33 thoughts on “It’s the end of the world and I feel fine!”

  1. Refreshingly brilliant. But you made this old hermit fall on the floor laughing and my poor dog panicked thinking I was dying before she’d been fed.


    1. Thanks Caimbeul: I guess it wouldn’t have been funny if the world DID end, at least before your dog was fed…that would have screwed the pooch allright. 😉 Seriously, I’m glad it made you laugh.


  2. 10pm Jan 9, 2013 and we are still here. Too funny. Mayans are gone but our blogging will live on forever. Have you ever Google your promps? It’s in there. I just checked out mine. That’s scary.


    1. Hi Seeker: It’s strange what lives on in cyberspace. Yes, I have googled my cyberfootprint. It makes for interesting viewing, I expect everything I do online to linger around and I don’t say anything I wouldn’t want to come back at me later. All anyone will be able to say about me later will be that I may be a little nutty but my heart is in the right place.

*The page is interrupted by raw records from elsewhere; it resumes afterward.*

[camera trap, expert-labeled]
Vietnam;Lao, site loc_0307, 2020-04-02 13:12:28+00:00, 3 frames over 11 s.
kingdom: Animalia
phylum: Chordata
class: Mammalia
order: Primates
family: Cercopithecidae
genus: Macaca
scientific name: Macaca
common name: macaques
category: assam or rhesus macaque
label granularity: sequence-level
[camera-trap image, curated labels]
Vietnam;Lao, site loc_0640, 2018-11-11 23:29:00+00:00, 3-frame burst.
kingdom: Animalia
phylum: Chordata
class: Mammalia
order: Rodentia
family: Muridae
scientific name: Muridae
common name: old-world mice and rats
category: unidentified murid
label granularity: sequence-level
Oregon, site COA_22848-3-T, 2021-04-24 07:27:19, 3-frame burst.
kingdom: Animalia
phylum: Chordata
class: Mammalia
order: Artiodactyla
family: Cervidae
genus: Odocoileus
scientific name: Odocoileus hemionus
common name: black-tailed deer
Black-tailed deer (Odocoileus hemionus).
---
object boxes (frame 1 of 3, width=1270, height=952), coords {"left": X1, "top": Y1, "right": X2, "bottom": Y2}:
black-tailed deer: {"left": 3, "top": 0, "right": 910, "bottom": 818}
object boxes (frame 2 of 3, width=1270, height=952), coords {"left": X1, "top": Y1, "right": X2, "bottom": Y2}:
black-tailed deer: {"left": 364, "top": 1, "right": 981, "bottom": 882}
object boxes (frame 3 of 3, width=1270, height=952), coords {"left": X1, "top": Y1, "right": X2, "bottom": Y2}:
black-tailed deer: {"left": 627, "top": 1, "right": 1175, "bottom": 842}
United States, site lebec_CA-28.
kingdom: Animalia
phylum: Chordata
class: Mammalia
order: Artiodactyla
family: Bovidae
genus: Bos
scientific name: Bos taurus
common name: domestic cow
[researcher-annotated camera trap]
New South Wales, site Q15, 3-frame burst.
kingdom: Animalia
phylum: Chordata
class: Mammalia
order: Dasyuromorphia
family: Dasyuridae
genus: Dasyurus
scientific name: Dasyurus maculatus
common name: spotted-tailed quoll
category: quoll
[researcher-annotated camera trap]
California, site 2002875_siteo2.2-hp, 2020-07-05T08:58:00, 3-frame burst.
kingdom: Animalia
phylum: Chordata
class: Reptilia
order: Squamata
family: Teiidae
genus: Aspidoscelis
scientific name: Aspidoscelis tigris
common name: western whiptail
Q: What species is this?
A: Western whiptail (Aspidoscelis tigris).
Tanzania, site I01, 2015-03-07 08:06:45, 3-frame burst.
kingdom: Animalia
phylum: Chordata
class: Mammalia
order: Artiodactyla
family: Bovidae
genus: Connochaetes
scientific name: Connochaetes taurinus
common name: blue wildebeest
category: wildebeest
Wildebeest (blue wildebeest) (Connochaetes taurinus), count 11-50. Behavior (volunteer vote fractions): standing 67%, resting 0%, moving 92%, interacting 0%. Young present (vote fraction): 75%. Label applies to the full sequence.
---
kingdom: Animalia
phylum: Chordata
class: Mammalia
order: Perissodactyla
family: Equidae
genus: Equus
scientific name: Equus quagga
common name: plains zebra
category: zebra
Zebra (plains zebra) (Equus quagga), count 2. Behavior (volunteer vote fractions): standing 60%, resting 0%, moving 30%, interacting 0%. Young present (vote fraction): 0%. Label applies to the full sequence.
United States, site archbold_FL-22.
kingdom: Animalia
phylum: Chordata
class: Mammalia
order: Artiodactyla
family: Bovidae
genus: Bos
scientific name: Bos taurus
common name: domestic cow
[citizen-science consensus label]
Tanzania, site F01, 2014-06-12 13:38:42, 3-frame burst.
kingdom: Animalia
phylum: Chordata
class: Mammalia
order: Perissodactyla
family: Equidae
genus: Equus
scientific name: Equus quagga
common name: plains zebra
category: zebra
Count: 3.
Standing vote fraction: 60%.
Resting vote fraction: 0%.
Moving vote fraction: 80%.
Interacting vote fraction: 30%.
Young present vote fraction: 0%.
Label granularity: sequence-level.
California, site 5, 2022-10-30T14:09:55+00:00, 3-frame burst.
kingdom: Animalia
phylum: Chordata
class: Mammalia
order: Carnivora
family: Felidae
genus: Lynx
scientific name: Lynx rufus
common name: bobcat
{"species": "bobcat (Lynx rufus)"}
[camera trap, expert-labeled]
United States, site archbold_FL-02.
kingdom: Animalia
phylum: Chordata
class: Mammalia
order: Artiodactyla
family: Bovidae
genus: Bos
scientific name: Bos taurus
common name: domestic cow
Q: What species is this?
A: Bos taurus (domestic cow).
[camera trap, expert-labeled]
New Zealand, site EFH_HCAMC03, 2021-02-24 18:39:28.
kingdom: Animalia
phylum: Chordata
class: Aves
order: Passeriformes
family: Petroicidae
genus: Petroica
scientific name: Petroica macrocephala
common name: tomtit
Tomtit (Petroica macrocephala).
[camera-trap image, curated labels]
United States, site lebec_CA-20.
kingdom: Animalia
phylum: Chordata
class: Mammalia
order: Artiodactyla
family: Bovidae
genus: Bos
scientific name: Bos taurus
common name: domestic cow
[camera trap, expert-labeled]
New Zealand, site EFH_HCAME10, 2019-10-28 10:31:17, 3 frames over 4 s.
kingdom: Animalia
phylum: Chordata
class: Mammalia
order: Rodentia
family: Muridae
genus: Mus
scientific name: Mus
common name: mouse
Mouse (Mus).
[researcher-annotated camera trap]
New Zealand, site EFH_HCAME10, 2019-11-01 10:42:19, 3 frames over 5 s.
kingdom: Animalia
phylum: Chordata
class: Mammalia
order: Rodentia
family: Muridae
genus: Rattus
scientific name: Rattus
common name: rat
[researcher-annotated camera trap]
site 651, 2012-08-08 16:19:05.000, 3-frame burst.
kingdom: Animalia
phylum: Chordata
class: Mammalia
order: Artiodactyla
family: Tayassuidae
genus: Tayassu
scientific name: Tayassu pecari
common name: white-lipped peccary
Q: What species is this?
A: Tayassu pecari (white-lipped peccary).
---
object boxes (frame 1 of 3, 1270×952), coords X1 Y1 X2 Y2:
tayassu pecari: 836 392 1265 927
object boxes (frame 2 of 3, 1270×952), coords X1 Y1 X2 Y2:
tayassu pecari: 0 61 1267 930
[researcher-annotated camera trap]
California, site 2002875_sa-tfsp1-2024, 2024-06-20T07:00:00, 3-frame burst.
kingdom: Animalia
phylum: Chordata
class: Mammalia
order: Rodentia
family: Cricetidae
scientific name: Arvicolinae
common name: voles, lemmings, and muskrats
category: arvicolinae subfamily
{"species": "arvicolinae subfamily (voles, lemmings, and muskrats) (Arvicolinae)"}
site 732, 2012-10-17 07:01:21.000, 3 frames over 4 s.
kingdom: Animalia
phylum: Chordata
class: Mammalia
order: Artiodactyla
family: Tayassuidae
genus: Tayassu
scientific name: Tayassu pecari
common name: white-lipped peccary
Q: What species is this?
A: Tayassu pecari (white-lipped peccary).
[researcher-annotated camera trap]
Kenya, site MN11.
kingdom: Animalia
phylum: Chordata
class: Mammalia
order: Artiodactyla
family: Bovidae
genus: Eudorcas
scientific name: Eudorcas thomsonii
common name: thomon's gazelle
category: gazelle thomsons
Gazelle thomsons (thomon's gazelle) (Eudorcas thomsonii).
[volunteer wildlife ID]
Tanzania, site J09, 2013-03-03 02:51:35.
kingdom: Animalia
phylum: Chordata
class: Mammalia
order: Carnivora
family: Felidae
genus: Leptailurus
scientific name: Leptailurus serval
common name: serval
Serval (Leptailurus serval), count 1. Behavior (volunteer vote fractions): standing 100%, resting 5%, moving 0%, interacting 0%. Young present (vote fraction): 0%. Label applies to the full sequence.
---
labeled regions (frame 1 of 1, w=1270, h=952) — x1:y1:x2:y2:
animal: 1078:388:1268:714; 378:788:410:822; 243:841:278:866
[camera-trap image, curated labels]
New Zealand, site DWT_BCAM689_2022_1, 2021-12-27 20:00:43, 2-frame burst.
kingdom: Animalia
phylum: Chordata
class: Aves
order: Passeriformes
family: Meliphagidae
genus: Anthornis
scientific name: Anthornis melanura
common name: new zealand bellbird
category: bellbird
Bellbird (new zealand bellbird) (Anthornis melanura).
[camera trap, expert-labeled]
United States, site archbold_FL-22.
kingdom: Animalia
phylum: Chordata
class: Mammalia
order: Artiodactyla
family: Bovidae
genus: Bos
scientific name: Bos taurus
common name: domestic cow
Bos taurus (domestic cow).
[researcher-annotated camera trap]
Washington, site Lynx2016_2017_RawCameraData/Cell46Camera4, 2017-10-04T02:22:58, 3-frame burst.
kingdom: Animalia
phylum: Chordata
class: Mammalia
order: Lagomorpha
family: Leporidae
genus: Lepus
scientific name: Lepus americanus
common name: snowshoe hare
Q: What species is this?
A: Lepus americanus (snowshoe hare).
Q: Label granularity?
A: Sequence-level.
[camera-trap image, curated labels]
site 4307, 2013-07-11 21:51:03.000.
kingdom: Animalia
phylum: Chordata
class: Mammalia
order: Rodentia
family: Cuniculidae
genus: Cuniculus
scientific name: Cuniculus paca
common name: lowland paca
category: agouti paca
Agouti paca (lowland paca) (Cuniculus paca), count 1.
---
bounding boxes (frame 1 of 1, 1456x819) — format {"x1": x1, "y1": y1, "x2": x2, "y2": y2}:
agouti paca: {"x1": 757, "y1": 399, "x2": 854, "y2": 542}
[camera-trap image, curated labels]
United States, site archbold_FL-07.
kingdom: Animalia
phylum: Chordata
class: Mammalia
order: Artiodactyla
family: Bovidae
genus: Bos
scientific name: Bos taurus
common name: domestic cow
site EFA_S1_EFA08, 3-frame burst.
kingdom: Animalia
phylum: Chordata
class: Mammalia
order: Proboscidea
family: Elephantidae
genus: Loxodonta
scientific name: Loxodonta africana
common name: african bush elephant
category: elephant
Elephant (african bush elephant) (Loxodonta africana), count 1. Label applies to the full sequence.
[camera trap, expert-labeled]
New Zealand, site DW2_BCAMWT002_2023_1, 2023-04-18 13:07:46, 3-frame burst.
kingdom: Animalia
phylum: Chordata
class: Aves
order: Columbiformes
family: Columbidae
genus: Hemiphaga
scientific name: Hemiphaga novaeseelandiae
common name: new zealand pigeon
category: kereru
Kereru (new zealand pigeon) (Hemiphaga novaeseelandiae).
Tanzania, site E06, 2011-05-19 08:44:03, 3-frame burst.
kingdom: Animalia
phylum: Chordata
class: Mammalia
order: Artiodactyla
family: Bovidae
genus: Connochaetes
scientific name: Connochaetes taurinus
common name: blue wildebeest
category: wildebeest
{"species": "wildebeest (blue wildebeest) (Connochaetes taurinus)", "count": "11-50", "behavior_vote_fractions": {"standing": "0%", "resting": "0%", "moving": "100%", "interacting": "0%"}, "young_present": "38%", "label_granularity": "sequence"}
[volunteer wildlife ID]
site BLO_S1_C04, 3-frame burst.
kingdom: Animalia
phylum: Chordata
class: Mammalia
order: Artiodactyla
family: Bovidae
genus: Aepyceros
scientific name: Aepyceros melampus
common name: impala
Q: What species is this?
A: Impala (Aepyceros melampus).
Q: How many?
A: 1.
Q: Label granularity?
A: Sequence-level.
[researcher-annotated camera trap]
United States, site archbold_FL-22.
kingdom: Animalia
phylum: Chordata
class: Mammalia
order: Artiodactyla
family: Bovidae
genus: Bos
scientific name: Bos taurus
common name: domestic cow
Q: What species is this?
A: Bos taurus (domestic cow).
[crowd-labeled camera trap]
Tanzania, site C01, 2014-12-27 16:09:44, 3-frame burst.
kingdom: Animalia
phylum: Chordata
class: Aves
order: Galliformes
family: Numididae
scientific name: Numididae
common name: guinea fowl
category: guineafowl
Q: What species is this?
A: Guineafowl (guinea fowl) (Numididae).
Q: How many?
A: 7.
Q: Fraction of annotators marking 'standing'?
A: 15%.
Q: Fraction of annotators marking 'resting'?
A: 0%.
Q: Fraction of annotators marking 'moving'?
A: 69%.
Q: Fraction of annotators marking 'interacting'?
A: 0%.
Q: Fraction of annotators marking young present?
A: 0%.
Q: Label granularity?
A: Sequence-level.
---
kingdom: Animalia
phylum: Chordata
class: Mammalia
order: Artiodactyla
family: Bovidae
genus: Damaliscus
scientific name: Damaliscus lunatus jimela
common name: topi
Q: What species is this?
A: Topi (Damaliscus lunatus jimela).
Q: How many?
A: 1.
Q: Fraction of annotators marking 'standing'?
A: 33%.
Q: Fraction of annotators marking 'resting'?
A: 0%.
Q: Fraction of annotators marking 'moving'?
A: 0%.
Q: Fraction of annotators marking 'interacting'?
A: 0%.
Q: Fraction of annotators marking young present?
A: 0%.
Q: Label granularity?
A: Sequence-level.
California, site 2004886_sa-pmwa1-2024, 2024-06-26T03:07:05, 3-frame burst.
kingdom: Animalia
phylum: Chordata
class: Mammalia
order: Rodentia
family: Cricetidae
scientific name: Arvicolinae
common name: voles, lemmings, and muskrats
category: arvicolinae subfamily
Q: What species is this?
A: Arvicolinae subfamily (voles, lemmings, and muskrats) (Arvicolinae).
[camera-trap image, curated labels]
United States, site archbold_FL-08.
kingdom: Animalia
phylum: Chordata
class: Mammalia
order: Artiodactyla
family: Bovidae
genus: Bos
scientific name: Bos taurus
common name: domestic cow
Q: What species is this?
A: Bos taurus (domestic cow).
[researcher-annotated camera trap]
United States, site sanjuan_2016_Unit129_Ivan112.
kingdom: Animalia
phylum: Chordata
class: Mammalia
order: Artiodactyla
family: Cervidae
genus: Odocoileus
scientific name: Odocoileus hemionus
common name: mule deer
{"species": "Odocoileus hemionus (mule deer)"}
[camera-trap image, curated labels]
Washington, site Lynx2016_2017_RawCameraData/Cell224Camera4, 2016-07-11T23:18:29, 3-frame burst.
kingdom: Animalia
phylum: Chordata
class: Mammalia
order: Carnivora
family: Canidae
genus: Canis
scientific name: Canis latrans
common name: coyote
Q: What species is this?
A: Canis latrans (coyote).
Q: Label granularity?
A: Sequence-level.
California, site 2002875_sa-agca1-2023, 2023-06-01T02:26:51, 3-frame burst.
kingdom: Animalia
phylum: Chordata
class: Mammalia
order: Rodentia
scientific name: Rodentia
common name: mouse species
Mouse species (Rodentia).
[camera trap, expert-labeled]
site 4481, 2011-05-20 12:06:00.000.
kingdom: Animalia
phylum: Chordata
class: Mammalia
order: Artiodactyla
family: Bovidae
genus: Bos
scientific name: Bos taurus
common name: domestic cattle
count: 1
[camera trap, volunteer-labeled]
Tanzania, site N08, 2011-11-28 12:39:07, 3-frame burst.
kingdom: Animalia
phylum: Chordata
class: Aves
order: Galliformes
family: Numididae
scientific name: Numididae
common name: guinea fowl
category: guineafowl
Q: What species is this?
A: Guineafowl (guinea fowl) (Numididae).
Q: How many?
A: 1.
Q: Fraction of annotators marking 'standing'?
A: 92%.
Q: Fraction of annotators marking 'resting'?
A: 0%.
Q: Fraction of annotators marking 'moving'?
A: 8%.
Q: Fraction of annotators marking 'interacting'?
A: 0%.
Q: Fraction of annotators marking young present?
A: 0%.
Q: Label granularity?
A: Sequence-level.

  3. Thank God we are still here! 😆
    ¸.•*¨*•.♪♫♫♪ 😆 Happy Holidays to You & Yours! 😆 .♪♫•*¨*•.¸¸ ♥
    ˜”*°•.˜”*°•.˜”*°•.★★.•°*”˜.•°*”˜.•°*”˜” ♥ ˜”*°•.˜”*°•.˜”*°•.★★.•°*”˜.•°*”˜.•°*”˜”


  4. I was planning on vacuuming my house so it would look nice for the end of the world but then I ran out of time. Now that it is the next day, and I apparently have more time, I guess I should drag that vacuum out and run it around the house. Not that I am complaining…


    1. Hey Shoes: Isn’t that always the way? I was secretly hoping I’d get out of that all too time consuming housework that we women get stuck with… 😉 Are you ready for Christmas? I”m always going until the last minute–I never learn, oh well…


  5. I’m hoping it was a bad translation and it should have been the end of an era. I haven’t liked this one so much! Perhaps it will bring in self-cleaning fridges and self-baking cookies?


  6. LOL! You are so funny Strawberryindigo! I’ve been giggling all through this post…. my dogs have been giving me funny looks! Only 4 1/2 hours to go here, and then If I’m still here I’m going to look up when the next End-of-the-world Day is scheduled….


  7. I can hardly type for laughing. This one should definitely go to your community newspaper for publication!!!! The world didn’t end here either, so now I guess I really will have to do Christmas shopping. Darn. Despite the shopping that now must be done, I am glad we get to stick around together for a while longer.